═════ TEXT EXCERPT
It can be seen from the analysis in Figure 4 that the high-stress zones of the bridge tower are mainly located at the middle and lower tower columns and the lower end of the upper tower columns. The high-stress zone of the main girder is mainly located in the range of No. 1∼12 segments. The magnitude of the high-stress zone and the transverse position of the main girder are different under different construction conditions. Generally speaking, the nonlinear stable stress is more than 2.5 times the nonlinear static force. Under the conditions of No. 23 and No.27 segments completed with a small bearing capacity safety factor, the maximum stress of the main beam (located in No. 3∼10 segments) is higher than the maximum stress of the tower column; when the bridge is completed and full of automobiles, the maximum stress of the tower column (mainly located in the middle tower column) is higher than the maximum stress of the main beam. This shows that, in the construction phase, the most likely form of instability failure of the structure will be the crushing of the main beam, and the most likely form of instability failure in the finished bridge state is the collapse of the tower. Given the inconvenience of stable control during the construction of the bridge, indirect control of the stress and deformation (deflection) of the structure during construction is required. It is recommended that during construction, according to the above results of nonlinear stability analysis, tracking and monitoring the segmental stresses that may occur in high-stress areas are necessary. Once the measured stress exceeds the stress obtained by nonlinear static analysis, the construction should be paused and the cause should be found as soon as possible. Thus, sudden failure of the structure can be avoided.

4. Model Experimental and Analysis

4.1. Model Design and Production

In general, the size of the model is large, and it is easy to obtain higher precision, but the model cost is high. Considering the difficulty of making the actual structure of the bridge and the requirement of measuring accuracy, the static stability experimental model has a scale ratio of 1:60; the main beam, the tower, and the main pier are made of plexiglass material; and the cable is made of high-strength steel wire rope. According to the calculation and analysis, the instability mode of the bridge in the finished bridge state is symmetrical. Considering the objective restrictive factors, only half-bridge experimental model is established.

For the convenience of production and the process of simulating the construction, the stiffening beam in the model is processed in seven segments and then bonded in the laboratory. The main beam is π-shaped rid section, seen in Figure 5. The section dimensions are similar to those of the original bridge, except that where the ribs are connected to the deck, a slight simplification is made for ease of manufacture. The height of the plexiglass tower and pier is 108.8 cm (anchorage zone of upper tower column) + 101.9 cm (middle tower column) + 63.8 cm (lower tower column) + 70 cm (main pier) = 344.5 cm. To ensure the lateral stability of the column, the middle cross beam and the lower beam are also made of plexiglass. The towers and piers are hollow boxes, and their inner and outer contour sizes are similar to the prototype, as shown in Figure 6. To anchor the pier to the ground, a 2 cm thick plexiglass plate is bonded to the root of the pier and the plate is anchored to the ground.


Figure 5 
Cross-sectional view of the main beam of the model/mm.
(a)
(a)
(b)
(b)
Figure 6 
Across and axial direction view of the tower/mm: (a) bridge in across direction and (b) bridge in the axial direction.
══════════
- _TASK DESCRIPTION_: Transcribe the bridge stability text from "4.1. Model Design" to "model is established.".
═════ SUPPLIED INFORMATION
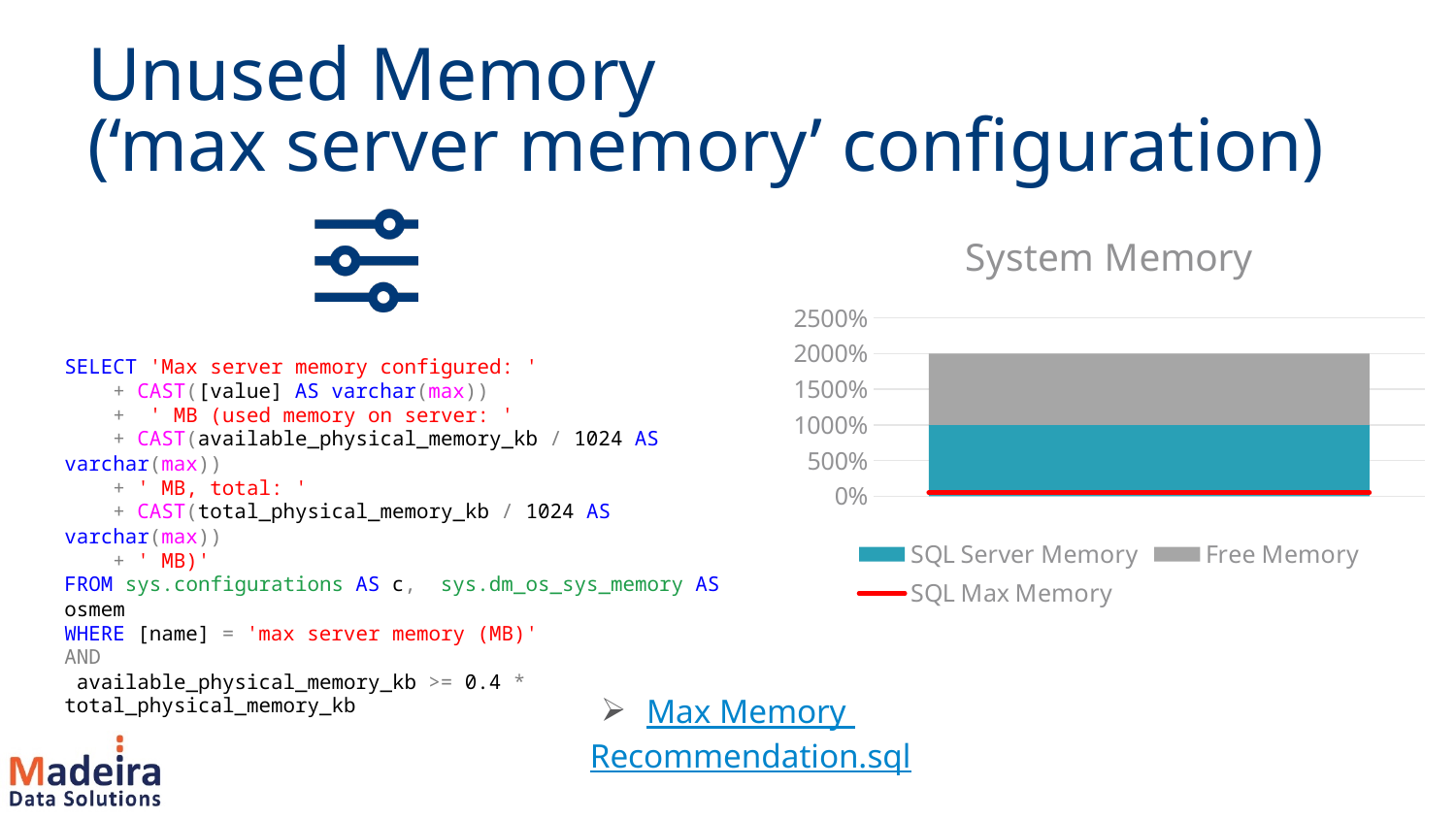
What is the total height of the stacked bar (SQL Server Memory plus Free Memory)? 2000% At what y-axis value does the SQL Max Memory line sit? 0% Is the value for SQL Server Memory greater or less than 500%? greater What type of chart is shown on the slide? area and line chart How many series does the chart legend list? 3 Is the top of the stacked bar greater or less than 1500%? greater Which is larger in the chart: the SQL Server Memory segment or the SQL Max Memory line value? SQL Server Memory What value does the SQL Server Memory segment reach on the y axis? 1000% What is the highest value shown on the y axis of the chart? 2500% What is the title of the chart? System Memory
══════════
- _ANSWER BOX_:
4.1. Model Design and Production

In general, the size of the model is large, and it is easy to obtain higher precision, but the model cost is high. Considering the difficulty of making the actual structure of the bridge and the requirement of measuring accuracy, the static stability experimental model has a scale ratio of 1:60; the main beam, the tower, and the main pier are made of plexiglass material; and the cable is made of high-strength steel wire rope. According to the calculation and analysis, the instability mode of the bridge in the finished bridge state is symmetrical. Considering the objective restrictive factors, only half-bridge experimental model is established.